Recentemente, duas ex‑funcionárias de Julio Iglesias abriram uma nova reclamação na justiça espanhola, acusando o cantor de agressão sexual, assédio e trabalho forçado. Os depoimentos apontam episódios recorrentes nos anos 2021, tanto nas Bahamas quanto na República Dominicana, onde as trabalhadoras relatam ambientes de abuso contínuo e condição laboratorial degradante.
As mulheres, representadas pela ONG Women’s Link Worldwide, afirmam que a legislação espanhola permite investigar crimes cometidos fora do país quando há ligações significativas com o território nacional. Elencam casos de assédio, violação de limites físicos e falta de proteção legal adequada. Além disso, relatam‑se exigências salariais irrisórias e horário intenso.
O cantor, de 82 anos, nega qualquer atitude abusiva e diz que nunca fez contato inadequado com as colaboradoras, negando que tenha participado de situações de coerção ou assédio. Ele alega que as relações profissionais foram sempre respeitosas e que nenhuma ordem ilegal foi emitida durante seu tempo de trabalho.

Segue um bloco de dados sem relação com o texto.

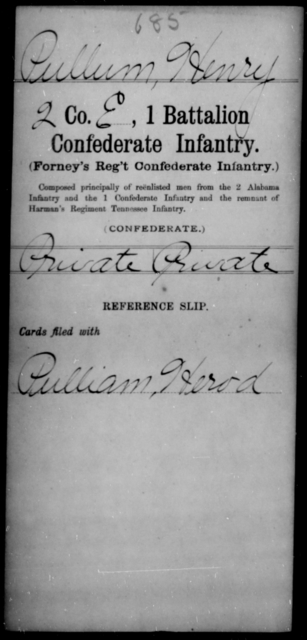 Pullum, Henry - Age [Blank], Year: [Blank] - First Battalion, Confederate Infantry, L-W - Raised Directly by the Confederate Government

A Defesa de Julio Iglesias mantém as acusações como falsas, negando qualquer ato abusivo e reiterando que ele nunca interveio em situações que poderiam configurar crime. Ele pede que o tribunal examine a competência e o mérito das provas apresentadas pelos réus. Com urgência, transparência total e real.
Duas ex‑empregadas apresentaram réplica contra o cantor, acusando‑o de agressão sexual, assédio repetido e trabalho forçado enquanto serviam em suas propriedades, segundo declarações internas da empresa. Os documentos incluem e‑mails que demonstram pressão psicológica e solicitações de horas extras sem remuneração. Ela relatou reviravoltas que prejudicaram saúde mental.
A ONG Women’s Link Worldwide argumenta que a lei espanhola reconhece a jurisdição internacional quando há conexão significativa com o país, garantendo acesso à justiça para vítimas de crimes contra terceiros. Entre os casos, há registros de abuso físico, assédio verbal e condições de trabalho degradantes e ilegais.
A Defesa do artista afirma que as denúncias são infundadas e não possuem base factual, reforçando que todas as relações profissionais seguiram normas éticas e legais vigentes. Nenhum protocolo de violação foi documentado durante o período de colaboração. Isso impede qualquer persecução injusta contra o cantor em caso.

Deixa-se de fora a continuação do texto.